READING TEXT |

++++++++

My answer to If Pakistan had no nuclear weapons and India did, how would the geopolitical situation be like in Sout…
Answer by Vishu Menon:
What could be implicit in your question is a suggestion is that if Pakistan had not developed its own nuclear bomb, India could have dismembered or seized Pakistan. While the public in Pakistan is fed with the certainty of such a spectre, India had always said that a thriving Pakistan in the neighborhood is to its advantage. (It actually is). Secondly, India, with all its social and political vagaries and inequities notwithstanding, a Sharia-ized, heavily Islamized, terrorism-embedded and ISI-managed Pakistan teaming with Generals looking out for an opportunity to take over the administration would hardly be of interest to India with its stable democratic setup and a professional army subservient to military rule. Finally, don’t forget that there was a twenty-four-year gap between India’s first successful nuclear test (immediately upon which it committed itself to, as did China a decade earlier) to ‘No First Use’ (NFU).
As we shall presently see, a NFU policy is a deterrent in itself, except when you are up against a Jihadi leadership in Pakistan.
However, the enemy-has-the-bomb sensitivity could keep Pakistan’s political leaders and its people forever jittery from a feeling of inferiority and weakness. The relative size, economic power and conventional military strength of India has always been an irritant. The irritation, combined with the historic arrogance that Islam is the ruling race destined for India and a continuous din of indoctrination that ‘Hindu India’ (forgetting that there are as many Muslims in India as there are in Pakistan) is populated by cowards (Former Pakistan Ambassador to the US writes that there are ‘studies’ to this effect in the Pakistan military) could eternally keep things on the boil. The same “scientific study” proposes that , in a language that could make Stephen Hawking Green with envy, “We should encourage the centrifugal forces and discourage the centripetal forces in India”.

++++++++

RAW DATA |

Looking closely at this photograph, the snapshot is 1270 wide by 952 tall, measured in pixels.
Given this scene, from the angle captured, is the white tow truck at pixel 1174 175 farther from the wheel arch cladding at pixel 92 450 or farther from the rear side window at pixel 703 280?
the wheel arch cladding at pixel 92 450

++++++++

WHAT YOU NEED TO DO |
1) In the answer about Pakistan and nuclear weapons, what has India always said about a thriving Pakistan in its neighborhood?
2) Go on with the answer about Pakistan and nuclear weapons, picking up after its final sentence.
The material is separate from the answer about Pakistan and nuclear weapons.

ANSWERS FOR THIS EXERCISE |
1) India has always said that a thriving Pakistan in the neighborhood is to its advantage.

2)
The ongoing Kashmir question is only one reason for the psychologically induced enmity; even if Kashmir is solved, further reasons would crop up. When Zulfiqar Ali Bhutto said “Pakistan will inflict a thousand cuts on India” and “there will be a thousand-year war,” he was reflecting a politico-military mindset in Pakistan. There is also an urge to wreak vengeance on India for helping the breaking away of the Eastern Wing of Pakistan in 1971, now Bangladesh. While the reason for the breakup was the arrogance and belligerence of Zulfiqar Ali Bhutto whose party won only half of the number of parliamentary seats that Mujibur Rehman’s Awami League won and his refusal to yield power to ‘those Bengalis’ turned long-standing grievances of the Eastern Wing to a civil war, the fact that It was India which got Pakistan army to surrender and take 93,000 personnel prisoners smarts Pakistani mind and skin. That the 93,000 were set free after a brief negotiation (out of which India got nothing but the promise of a ‘bilateral dialogue on Kashmir which was never kept), the defeat hard earlier goaded Bhutto to promise those thousand cuts on India.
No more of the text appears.